Salvemos da miséria os trabalhadores da restauração

A Concentração Nacional de Protesto dos trabalhadores dos hotéis, restaurantes, cafés, pastelarias e similares, representados pela CGTP, que irá ter lugar dia 10 em Lisboa, é um óptimo sinal. A sua força será um bom barómetro para avaliar o estado de espírito de quem alimenta Portugal todos os dias, e de quem “deu à luz” o milagre da recuperação económica do turismo: os trabalhadores. É urgente que estes se façam representar a si próprios, através das suas organizações, num momento em que o foco tem estado na greve de fome dos empresários seus patrões em frente à Assembleia da República, do movimento “a pão e água”.

A tendência em todas as pequenas empresas, não apenas na restauração, é que haja uma (aparente) maior comunhão de interesses entre os trabalhadores e os patrões, mais negociação em vez de conflito, mais proximidade social entre assalariados e proprietários que, muitas vezes, também trabalham. Em alturas de crise e na ausência de respostas que convençam os trabalhadores de que há alternativas a ter que escolher entre o desemprego e a miséria que se conhece do trabalho na restauração essa tendência tende a agravar-se.

É verdade que quem está a sofrer, não são os protagonistas da greve de fome, os “Ljubomir’s”. Estes são uma minoria: há muitos mais, milhares e milhares, de pequenos proprietários, de empresas familiares, que já fecharam e estão hoje desempregados, ou para lá caminham. Mas o protesto destes chefes-empresários poderia ser “melhor que nada” se Ljubomir falasse por todos, “pequenos e grandes”, ainda que este seja “grandinho”. Mas não fala. As redes sociais não perdoaram e logo apareceram as fotos dos empresários em greve de fome de Ferrari e Lamborghini. É verdade que um movimento, não é só a imagem da sua direcção  – que o digam os corajosos motoristas de matérias perigosas e o seu oportunista advogado que também andava de Maserati. O que conta é a política, não a imagem. Por isso, foquemo-nos no que dizem estes “representantes” e na política que propõem.

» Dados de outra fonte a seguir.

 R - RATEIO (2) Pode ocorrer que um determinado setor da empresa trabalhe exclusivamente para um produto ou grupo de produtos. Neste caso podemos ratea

Há muito que Ljubomir é um representante privilegiado da ideia de que o assédio laboral é parte essencial do trabalho em restauração. Defende há muito que é preciso esmifrar os trabalhadores, mesmo que seja a troco dum salário de miséria e um horário de trabalho interminável. Mal começou a greve de fome disse logo ao que vinha, criticando os funcionários públicos. É uma ideia típica da pequena burguesia e que cada vez ganha mais força: tudo o que é do Estado é uma chulice, desde os Deputados aos varredores de ruas e auxiliares da saúde, ninguém faz nada, e os impostos são um roubo, e o que põe pão na mesa dos funcionários públicos são “as forças vivas” da sociedade: os empresários, que investem, e “criam emprego”. Mais que os figurões, o que importa é o programa: o de Ljubomir e os seus pretensos grevistas de fome é atacar os funcionários públicos – professores, médios, enfermeiros – e pedir dinheiro ao Estado…

Um programa dos trabalhadores/as pela restauração, emprego e salários

Não somos indiferentes ao desaparecimento de tantos milhares de postos de trabalho. Mas é essencial que os trabalhadores entrem em cena com um programa próprio. As reivindicações dos movimentos dos empresários, de isenção do IVA, isenção de TSU, e dinheiro a fundo perdido, são justificadas com uma pretensa manutenção dos postos de trabalho, mas não o garantem. Todo o trabalhador sabe que para ter trabalho é preciso a empresa estar aberta. Mas os últimos anos de “bonança” do turismo demonstraram também que não foi por facturarem mais que houve mais trabalhadores ou menos carga de trabalho nas grandes empresas. Nunca se lucrou tanto por tão pouco salário como nos últimos anos nas grandes cidades, nos cruzeiros do Douro, no Algarve e etc., com as leis laborais ainda intactas desde o tempo da troika que tudo permitem – e nem estas a maioria dos patrões cumpre! Acresce que, sobretudo nos últimos anos, o crescimento do sector tem sido garantido por mulheres, imigrantes, pessoas racializadas e LGBTI+, que moram nas periferias com poucas condições de transporte e habitação.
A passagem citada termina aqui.